### INFORMATION SUPPLIED
"""

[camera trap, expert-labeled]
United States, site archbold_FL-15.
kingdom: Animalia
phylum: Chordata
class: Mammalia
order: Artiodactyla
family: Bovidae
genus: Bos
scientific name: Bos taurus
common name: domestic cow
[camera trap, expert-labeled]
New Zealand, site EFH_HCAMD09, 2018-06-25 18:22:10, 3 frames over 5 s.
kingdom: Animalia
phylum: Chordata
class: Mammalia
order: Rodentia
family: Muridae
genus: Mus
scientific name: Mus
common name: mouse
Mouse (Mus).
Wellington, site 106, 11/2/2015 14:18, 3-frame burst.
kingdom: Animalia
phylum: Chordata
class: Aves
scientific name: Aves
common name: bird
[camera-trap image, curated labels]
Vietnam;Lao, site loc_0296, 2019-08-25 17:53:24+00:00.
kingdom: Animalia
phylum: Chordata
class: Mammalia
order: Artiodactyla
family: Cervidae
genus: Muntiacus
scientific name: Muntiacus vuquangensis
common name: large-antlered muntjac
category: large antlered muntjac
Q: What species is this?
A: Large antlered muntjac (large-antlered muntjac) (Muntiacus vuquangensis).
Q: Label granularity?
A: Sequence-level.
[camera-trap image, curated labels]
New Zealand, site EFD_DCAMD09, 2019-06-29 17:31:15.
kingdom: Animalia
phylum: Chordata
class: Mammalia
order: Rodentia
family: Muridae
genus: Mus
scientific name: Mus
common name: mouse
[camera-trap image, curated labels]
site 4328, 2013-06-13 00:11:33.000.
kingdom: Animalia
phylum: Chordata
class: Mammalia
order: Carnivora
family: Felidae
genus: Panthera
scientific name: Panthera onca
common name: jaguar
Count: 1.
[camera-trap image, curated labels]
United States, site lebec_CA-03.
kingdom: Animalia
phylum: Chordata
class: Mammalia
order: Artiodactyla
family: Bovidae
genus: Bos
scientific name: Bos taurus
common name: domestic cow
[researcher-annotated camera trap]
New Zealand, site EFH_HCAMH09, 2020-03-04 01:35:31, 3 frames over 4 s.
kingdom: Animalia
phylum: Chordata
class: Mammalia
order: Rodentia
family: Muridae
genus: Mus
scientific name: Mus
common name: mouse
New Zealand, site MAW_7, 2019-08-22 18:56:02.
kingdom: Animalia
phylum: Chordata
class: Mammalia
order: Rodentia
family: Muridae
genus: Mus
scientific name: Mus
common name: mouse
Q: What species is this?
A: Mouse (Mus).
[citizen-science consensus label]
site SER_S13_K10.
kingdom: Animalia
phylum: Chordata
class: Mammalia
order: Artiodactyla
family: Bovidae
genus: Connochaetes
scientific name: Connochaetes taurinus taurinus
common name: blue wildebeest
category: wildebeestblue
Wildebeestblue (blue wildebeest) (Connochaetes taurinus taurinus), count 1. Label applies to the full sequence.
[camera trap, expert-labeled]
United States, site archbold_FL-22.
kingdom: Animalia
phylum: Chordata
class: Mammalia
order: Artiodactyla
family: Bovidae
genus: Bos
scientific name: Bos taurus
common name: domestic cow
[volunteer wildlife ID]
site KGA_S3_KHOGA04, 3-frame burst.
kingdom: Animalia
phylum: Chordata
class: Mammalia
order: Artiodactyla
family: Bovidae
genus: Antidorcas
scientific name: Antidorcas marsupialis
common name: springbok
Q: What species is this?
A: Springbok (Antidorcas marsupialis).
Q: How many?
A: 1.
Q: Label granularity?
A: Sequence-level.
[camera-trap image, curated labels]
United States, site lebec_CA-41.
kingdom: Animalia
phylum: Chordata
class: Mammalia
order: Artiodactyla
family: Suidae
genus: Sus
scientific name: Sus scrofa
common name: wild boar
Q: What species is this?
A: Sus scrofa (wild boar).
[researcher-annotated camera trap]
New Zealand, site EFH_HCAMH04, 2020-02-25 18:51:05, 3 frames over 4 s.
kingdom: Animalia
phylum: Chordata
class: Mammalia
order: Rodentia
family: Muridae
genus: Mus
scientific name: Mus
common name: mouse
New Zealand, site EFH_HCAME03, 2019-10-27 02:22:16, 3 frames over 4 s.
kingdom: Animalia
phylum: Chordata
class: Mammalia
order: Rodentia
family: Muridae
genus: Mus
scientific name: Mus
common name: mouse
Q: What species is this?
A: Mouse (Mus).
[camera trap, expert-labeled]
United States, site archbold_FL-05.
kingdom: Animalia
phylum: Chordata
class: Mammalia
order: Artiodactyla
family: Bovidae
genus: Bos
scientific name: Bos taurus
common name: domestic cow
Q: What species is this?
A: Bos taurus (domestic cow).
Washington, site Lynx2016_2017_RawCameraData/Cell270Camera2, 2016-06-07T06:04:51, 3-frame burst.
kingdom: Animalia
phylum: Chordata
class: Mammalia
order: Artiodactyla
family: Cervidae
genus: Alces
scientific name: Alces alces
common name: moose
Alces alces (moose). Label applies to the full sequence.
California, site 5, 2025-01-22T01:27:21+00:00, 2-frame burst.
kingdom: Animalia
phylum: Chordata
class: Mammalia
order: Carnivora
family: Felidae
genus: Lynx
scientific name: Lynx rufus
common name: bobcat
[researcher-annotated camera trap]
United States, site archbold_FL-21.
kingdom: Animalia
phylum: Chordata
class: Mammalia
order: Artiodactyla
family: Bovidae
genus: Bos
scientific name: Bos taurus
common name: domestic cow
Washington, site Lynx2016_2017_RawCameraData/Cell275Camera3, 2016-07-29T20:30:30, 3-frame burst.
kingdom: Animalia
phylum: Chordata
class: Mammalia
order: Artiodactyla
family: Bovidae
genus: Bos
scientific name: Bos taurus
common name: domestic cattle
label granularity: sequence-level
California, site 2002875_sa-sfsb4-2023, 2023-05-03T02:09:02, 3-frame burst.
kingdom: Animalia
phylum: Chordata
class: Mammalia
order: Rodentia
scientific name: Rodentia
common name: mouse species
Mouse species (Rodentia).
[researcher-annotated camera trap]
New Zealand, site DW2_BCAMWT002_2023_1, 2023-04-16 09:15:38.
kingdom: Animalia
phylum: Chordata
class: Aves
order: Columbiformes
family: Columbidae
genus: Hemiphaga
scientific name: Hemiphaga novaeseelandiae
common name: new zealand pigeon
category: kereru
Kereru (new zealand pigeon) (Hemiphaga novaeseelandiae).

"""

### TRY IT
Nothing in the records should differ from the original when you retype them.

### ANSWER SPACE
[camera trap, expert-labeled]
United States, site archbold_FL-15.
kingdom: Animalia
phylum: Chordata
class: Mammalia
order: Artiodactyla
family: Bovidae
genus: Bos
scientific name: Bos taurus
common name: domestic cow
[camera trap, expert-labeled]
New Zealand, site EFH_HCAMD09, 2018-06-25 18:22:10, 3 frames over 5 s.
kingdom: Animalia
phylum: Chordata
class: Mammalia
order: Rodentia
family: Muridae
genus: Mus
scientific name: Mus
common name: mouse
Mouse (Mus).
Wellington, site 106, 11/2/2015 14:18, 3-frame burst.
kingdom: Animalia
phylum: Chordata
class: Aves
scientific name: Aves
common name: bird
[camera-trap image, curated labels]
Vietnam;Lao, site loc_0296, 2019-08-25 17:53:24+00:00.
kingdom: Animalia
phylum: Chordata
class: Mammalia
order: Artiodactyla
family: Cervidae
genus: Muntiacus
scientific name: Muntiacus vuquangensis
common name: large-antlered muntjac
category: large antlered muntjac
Q: What species is this?
A: Large antlered muntjac (large-antlered muntjac) (Muntiacus vuquangensis).
Q: Label granularity?
A: Sequence-level.
[camera-trap image, curated labels]
New Zealand, site EFD_DCAMD09, 2019-06-29 17:31:15.
kingdom: Animalia
phylum: Chordata
class: Mammalia
order: Rodentia
family: Muridae
genus: Mus
scientific name: Mus
common name: mouse
[camera-trap image, curated labels]
site 4328, 2013-06-13 00:11:33.000.
kingdom: Animalia
phylum: Chordata
class: Mammalia
order: Carnivora
family: Felidae
genus: Panthera
scientific name: Panthera onca
common name: jaguar
Count: 1.
[camera-trap image, curated labels]
United States, site lebec_CA-03.
kingdom: Animalia
phylum: Chordata
class: Mammalia
order: Artiodactyla
family: Bovidae
genus: Bos
scientific name: Bos taurus
common name: domestic cow
[researcher-annotated camera trap]
New Zealand, site EFH_HCAMH09, 2020-03-04 01:35:31, 3 frames over 4 s.
kingdom: Animalia
phylum: Chordata
class: Mammalia
order: Rodentia
family: Muridae
genus: Mus
scientific name: Mus
common name: mouse
New Zealand, site MAW_7, 2019-08-22 18:56:02.
kingdom: Animalia
phylum: Chordata
class: Mammalia
order: Rodentia
family: Muridae
genus: Mus
scientific name: Mus
common name: mouse
Q: What species is this?
A: Mouse (Mus).
[citizen-science consensus label]
site SER_S13_K10.
kingdom: Animalia
phylum: Chordata
class: Mammalia
order: Artiodactyla
family: Bovidae
genus: Connochaetes
scientific name: Connochaetes taurinus taurinus
common name: blue wildebeest
category: wildebeestblue
Wildebeestblue (blue wildebeest) (Connochaetes taurinus taurinus), count 1. Label applies to the full sequence.
[camera trap, expert-labeled]
United States, site archbold_FL-22.
kingdom: Animalia
phylum: Chordata
class: Mammalia
order: Artiodactyla
family: Bovidae
genus: Bos
scientific name: Bos taurus
common name: domestic cow
[volunteer wildlife ID]
site KGA_S3_KHOGA04, 3-frame burst.
kingdom: Animalia
phylum: Chordata
class: Mammalia
order: Artiodactyla
family: Bovidae
genus: Antidorcas
scientific name: Antidorcas marsupialis
common name: springbok
Q: What species is this?
A: Springbok (Antidorcas marsupialis).
Q: How many?
A: 1.
Q: Label granularity?
A: Sequence-level.
[camera-trap image, curated labels]
United States, site lebec_CA-41.
kingdom: Animalia
phylum: Chordata
class: Mammalia
order: Artiodactyla
family: Suidae
genus: Sus
scientific name: Sus scrofa
common name: wild boar
Q: What species is this?
A: Sus scrofa (wild boar).
[researcher-annotated camera trap]
New Zealand, site EFH_HCAMH04, 2020-02-25 18:51:05, 3 frames over 4 s.
kingdom: Animalia
phylum: Chordata
class: Mammalia
order: Rodentia
family: Muridae
genus: Mus
scientific name: Mus
common name: mouse
New Zealand, site EFH_HCAME03, 2019-10-27 02:22:16, 3 frames over 4 s.
kingdom: Animalia
phylum: Chordata
class: Mammalia
order: Rodentia
family: Muridae
genus: Mus
scientific name: Mus
common name: mouse
Q: What species is this?
A: Mouse (Mus).
[camera trap, expert-labeled]
United States, site archbold_FL-05.
kingdom: Animalia
phylum: Chordata
class: Mammalia
order: Artiodactyla
family: Bovidae
genus: Bos
scientific name: Bos taurus
common name: domestic cow
Q: What species is this?
A: Bos taurus (domestic cow).
Washington, site Lynx2016_2017_RawCameraData/Cell270Camera2, 2016-06-07T06:04:51, 3-frame burst.
kingdom: Animalia
phylum: Chordata
class: Mammalia
order: Artiodactyla
family: Cervidae
genus: Alces
scientific name: Alces alces
common name: moose
Alces alces (moose). Label applies to the full sequence.
California, site 5, 2025-01-22T01:27:21+00:00, 2-frame burst.
kingdom: Animalia
phylum: Chordata
class: Mammalia
order: Carnivora
family: Felidae
genus: Lynx
scientific name: Lynx rufus
common name: bobcat
[researcher-annotated camera trap]
United States, site archbold_FL-21.
kingdom: Animalia
phylum: Chordata
class: Mammalia
order: Artiodactyla
family: Bovidae
genus: Bos
scientific name: Bos taurus
common name: domestic cow
Washington, site Lynx2016_2017_RawCameraData/Cell275Camera3, 2016-07-29T20:30:30, 3-frame burst.
kingdom: Animalia
phylum: Chordata
class: Mammalia
order: Artiodactyla
family: Bovidae
genus: Bos
scientific name: Bos taurus
common name: domestic cattle
label granularity: sequence-level
California, site 2002875_sa-sfsb4-2023, 2023-05-03T02:09:02, 3-frame burst.
kingdom: Animalia
phylum: Chordata
class: Mammalia
order: Rodentia
scientific name: Rodentia
common name: mouse species
Mouse species (Rodentia).
[researcher-annotated camera trap]
New Zealand, site DW2_BCAMWT002_2023_1, 2023-04-16 09:15:38.
kingdom: Animalia
phylum: Chordata
class: Aves
order: Columbiformes
family: Columbidae
genus: Hemiphaga
scientific name: Hemiphaga novaeseelandiae
common name: new zealand pigeon
category: kereru
Kereru (new zealand pigeon) (Hemiphaga novaeseelandiae).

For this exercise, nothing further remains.